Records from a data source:
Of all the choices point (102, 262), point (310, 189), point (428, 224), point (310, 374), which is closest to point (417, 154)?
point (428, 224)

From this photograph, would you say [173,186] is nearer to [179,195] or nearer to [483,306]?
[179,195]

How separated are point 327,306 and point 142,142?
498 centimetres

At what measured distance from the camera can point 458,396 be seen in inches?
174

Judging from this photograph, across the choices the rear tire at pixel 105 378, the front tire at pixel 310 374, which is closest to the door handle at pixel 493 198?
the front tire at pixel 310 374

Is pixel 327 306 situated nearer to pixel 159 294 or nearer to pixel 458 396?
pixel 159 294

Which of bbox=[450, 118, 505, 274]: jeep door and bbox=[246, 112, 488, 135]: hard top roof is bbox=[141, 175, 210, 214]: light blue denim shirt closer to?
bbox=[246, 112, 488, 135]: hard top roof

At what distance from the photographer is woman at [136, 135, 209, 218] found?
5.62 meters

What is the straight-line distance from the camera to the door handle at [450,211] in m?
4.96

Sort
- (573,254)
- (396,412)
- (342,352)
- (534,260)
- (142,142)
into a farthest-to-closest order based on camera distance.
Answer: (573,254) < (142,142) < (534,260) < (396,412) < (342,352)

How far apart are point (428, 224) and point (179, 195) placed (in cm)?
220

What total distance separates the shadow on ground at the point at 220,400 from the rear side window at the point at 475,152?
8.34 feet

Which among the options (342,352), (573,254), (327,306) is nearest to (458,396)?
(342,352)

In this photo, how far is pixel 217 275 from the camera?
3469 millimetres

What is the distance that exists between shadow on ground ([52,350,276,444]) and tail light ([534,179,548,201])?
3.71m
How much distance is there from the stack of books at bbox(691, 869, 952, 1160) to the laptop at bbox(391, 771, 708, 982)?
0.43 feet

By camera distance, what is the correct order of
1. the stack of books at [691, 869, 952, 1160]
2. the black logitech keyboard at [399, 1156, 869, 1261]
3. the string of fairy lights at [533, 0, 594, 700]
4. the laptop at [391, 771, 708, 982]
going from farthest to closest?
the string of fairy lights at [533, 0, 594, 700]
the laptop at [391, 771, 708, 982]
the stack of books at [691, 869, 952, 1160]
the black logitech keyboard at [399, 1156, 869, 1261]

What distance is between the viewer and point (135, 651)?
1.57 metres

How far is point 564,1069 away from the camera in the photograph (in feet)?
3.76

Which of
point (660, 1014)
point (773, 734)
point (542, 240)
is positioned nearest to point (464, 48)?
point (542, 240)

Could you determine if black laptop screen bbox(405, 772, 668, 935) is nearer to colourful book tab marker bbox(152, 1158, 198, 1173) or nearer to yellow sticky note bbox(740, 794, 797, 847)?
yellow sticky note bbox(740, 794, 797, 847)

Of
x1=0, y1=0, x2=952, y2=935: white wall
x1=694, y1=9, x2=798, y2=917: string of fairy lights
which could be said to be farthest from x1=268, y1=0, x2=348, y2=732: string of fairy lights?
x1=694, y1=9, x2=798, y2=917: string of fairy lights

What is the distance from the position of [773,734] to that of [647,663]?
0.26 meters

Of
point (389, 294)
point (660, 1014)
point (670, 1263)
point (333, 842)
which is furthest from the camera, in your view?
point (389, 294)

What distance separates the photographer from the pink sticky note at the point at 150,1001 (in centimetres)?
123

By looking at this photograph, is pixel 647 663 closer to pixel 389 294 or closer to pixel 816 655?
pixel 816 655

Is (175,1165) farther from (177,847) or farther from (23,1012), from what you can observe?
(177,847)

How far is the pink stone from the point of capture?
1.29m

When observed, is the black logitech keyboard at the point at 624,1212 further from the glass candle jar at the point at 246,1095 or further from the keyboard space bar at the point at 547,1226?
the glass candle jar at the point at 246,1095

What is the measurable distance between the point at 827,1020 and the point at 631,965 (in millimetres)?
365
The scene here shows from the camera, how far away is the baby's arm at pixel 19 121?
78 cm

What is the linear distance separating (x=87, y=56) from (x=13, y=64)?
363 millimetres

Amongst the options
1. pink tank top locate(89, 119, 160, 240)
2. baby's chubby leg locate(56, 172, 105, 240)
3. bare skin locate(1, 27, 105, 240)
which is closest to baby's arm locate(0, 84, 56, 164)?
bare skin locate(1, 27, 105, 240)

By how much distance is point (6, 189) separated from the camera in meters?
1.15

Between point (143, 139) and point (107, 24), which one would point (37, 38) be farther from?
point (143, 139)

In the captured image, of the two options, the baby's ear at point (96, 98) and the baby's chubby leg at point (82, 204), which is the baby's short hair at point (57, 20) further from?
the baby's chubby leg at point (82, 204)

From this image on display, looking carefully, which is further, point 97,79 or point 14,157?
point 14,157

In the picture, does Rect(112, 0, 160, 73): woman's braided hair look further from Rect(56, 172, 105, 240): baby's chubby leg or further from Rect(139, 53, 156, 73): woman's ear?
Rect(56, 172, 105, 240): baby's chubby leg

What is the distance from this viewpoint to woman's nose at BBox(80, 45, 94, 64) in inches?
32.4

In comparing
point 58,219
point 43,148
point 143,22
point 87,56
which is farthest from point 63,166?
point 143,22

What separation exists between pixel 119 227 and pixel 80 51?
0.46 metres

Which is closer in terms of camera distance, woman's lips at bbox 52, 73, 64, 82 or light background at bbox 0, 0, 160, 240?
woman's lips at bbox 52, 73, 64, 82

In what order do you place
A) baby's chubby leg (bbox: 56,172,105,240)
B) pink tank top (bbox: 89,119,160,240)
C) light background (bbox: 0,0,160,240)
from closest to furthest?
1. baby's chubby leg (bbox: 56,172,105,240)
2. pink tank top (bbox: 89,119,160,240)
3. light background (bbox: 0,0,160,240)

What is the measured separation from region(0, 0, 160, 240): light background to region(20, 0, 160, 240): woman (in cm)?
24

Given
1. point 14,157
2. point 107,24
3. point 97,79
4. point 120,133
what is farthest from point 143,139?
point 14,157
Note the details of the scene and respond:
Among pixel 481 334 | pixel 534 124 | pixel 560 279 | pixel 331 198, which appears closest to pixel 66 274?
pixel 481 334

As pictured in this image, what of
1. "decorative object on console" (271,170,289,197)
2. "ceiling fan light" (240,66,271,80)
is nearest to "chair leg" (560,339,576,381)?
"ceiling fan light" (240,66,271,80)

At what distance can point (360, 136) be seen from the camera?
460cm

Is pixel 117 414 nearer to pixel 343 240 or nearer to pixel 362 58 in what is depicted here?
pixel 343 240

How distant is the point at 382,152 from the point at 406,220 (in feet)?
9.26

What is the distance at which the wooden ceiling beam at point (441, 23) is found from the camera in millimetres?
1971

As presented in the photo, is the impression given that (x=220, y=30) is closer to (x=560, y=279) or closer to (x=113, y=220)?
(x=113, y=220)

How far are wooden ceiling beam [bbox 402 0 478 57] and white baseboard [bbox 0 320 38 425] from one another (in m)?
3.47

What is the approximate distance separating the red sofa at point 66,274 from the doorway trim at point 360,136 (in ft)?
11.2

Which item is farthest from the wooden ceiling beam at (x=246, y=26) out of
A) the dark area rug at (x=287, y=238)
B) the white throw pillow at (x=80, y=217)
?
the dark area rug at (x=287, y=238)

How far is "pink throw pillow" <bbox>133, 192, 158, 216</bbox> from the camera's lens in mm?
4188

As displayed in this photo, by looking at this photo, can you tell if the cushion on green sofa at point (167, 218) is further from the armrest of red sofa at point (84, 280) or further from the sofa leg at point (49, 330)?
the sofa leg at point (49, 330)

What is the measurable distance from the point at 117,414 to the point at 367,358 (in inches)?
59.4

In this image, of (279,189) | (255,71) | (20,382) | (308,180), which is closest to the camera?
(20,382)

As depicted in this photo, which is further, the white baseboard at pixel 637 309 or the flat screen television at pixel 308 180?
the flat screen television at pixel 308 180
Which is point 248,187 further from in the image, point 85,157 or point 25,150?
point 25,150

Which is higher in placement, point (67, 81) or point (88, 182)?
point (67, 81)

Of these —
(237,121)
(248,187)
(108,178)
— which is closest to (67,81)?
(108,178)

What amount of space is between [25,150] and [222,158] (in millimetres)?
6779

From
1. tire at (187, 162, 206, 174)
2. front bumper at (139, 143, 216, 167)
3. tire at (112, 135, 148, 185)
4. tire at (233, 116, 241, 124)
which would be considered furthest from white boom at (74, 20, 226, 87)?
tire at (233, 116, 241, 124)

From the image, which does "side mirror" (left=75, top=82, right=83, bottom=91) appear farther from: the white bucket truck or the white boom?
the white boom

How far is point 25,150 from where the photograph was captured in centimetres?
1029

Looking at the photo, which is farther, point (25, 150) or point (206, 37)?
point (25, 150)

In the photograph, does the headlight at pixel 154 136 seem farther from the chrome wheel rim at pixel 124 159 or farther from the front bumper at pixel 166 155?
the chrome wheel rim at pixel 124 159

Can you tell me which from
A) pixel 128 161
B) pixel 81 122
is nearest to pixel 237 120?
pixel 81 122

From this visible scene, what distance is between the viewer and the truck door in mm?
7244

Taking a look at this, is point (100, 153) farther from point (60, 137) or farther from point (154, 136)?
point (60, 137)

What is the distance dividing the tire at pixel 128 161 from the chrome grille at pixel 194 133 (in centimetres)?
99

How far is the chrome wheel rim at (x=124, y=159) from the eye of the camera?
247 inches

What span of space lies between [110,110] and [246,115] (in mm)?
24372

GOAL | Please copy the listing, starting at the line that contains "By looking at this photograph, is" and ending with the line that contains "0.46 metres", with "pink stone" replaced by "green stone" and nothing else changed.

TASK SOLUTION |
By looking at this photograph, is pixel 647 663 closer to pixel 389 294 or closer to pixel 816 655?
pixel 816 655

Is (175,1165) farther from (177,847) or farther from (23,1012), from what you can observe?
(177,847)

How far is the green stone from the point of capture?
1.29m

When observed, is the black logitech keyboard at the point at 624,1212 further from the glass candle jar at the point at 246,1095 or further from the keyboard space bar at the point at 547,1226?
the glass candle jar at the point at 246,1095

What is the measurable distance between the point at 827,1020 and the point at 631,965 (in millimetres)?
365
The scene here shows from the camera, how far away is the baby's arm at pixel 19 121?
78 cm

What is the linear distance separating (x=87, y=56) from (x=13, y=64)?
363 millimetres

Amongst the options
1. pink tank top locate(89, 119, 160, 240)
2. baby's chubby leg locate(56, 172, 105, 240)
3. bare skin locate(1, 27, 105, 240)
which is closest to baby's arm locate(0, 84, 56, 164)?
bare skin locate(1, 27, 105, 240)

By how much distance is point (6, 189) separated from the camera in meters?
1.15

Between point (143, 139) and point (107, 24), which one would point (37, 38) be farther from?
point (143, 139)

In the captured image, of the two options, the baby's ear at point (96, 98) and the baby's chubby leg at point (82, 204), which is the baby's short hair at point (57, 20) further from?
the baby's chubby leg at point (82, 204)

From this image on display, looking carefully, which is further, point 97,79 or point 14,157?
point 14,157

In the picture, does Rect(112, 0, 160, 73): woman's braided hair look further from Rect(56, 172, 105, 240): baby's chubby leg or further from Rect(139, 53, 156, 73): woman's ear?
Rect(56, 172, 105, 240): baby's chubby leg

What is the distance from this viewpoint to woman's nose at BBox(80, 45, 94, 64) in inches?
32.4

In comparing
point 58,219
point 43,148
point 143,22
point 87,56
which is farthest from point 63,166?
point 143,22

What separation exists between pixel 119 227 and pixel 80 51?
0.46 metres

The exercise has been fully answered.